__Polecenie__. Przepisz cały poniższy materiał, zmieniając nazwę „green tree” na „tall tree” we wszystkich miejscach i nie zmieniając niczego innego. Obrazów nie umieszczaj w odpowiedzi.

__Podane dane__.
☆ ☆ ☆ ☆ ☆

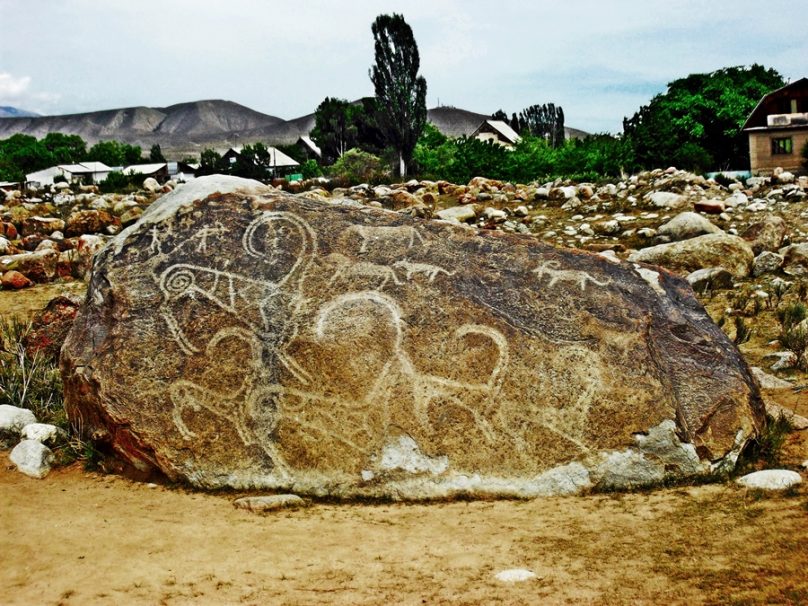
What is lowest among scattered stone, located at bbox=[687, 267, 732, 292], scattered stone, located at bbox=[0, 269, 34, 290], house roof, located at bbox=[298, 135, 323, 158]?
scattered stone, located at bbox=[687, 267, 732, 292]

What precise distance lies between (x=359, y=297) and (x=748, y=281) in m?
6.73

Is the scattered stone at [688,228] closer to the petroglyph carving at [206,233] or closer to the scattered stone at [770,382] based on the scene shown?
the scattered stone at [770,382]

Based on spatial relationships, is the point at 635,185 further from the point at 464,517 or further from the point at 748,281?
the point at 464,517

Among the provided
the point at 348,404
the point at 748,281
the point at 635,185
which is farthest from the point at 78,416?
the point at 635,185

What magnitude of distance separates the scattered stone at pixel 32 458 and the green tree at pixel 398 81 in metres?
31.1

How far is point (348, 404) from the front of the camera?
445 centimetres

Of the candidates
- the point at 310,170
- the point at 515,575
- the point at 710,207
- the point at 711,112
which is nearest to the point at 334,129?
the point at 310,170

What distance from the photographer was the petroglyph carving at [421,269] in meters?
4.89

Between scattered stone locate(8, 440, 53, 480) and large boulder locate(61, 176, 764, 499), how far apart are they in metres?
0.29

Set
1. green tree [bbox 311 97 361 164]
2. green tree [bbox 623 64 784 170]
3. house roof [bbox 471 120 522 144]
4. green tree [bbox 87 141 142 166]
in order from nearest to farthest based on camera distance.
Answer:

☆ ☆ ☆ ☆ ☆

__Wynik ćwiczenia__.
What is lowest among scattered stone, located at bbox=[687, 267, 732, 292], scattered stone, located at bbox=[0, 269, 34, 290], house roof, located at bbox=[298, 135, 323, 158]?
scattered stone, located at bbox=[687, 267, 732, 292]

What precise distance lies between (x=359, y=297) and (x=748, y=281) in m?
6.73

Is the scattered stone at [688,228] closer to the petroglyph carving at [206,233] or closer to the scattered stone at [770,382] based on the scene shown?
the scattered stone at [770,382]

Based on spatial relationships, is the point at 635,185 further from the point at 464,517 or further from the point at 748,281?
the point at 464,517

Among the provided
the point at 348,404
the point at 748,281
the point at 635,185
which is farthest from the point at 78,416?
the point at 635,185

What magnitude of distance separates the scattered stone at pixel 32 458 and the tall tree at pixel 398 81 in metres?
31.1

How far is point (348, 404) from the front of the camera?
445 centimetres

Of the candidates
- the point at 310,170
- the point at 515,575
- the point at 710,207
- the point at 711,112
which is nearest to the point at 334,129?
the point at 310,170

What distance from the photographer was the petroglyph carving at [421,269] in meters?
4.89

Between scattered stone locate(8, 440, 53, 480) and large boulder locate(61, 176, 764, 499), how far apart are they in metres?
0.29

Set
1. tall tree [bbox 311 97 361 164]
2. tall tree [bbox 623 64 784 170]
3. house roof [bbox 471 120 522 144]
4. tall tree [bbox 87 141 142 166]
in order from nearest to farthest based on camera distance.
Answer:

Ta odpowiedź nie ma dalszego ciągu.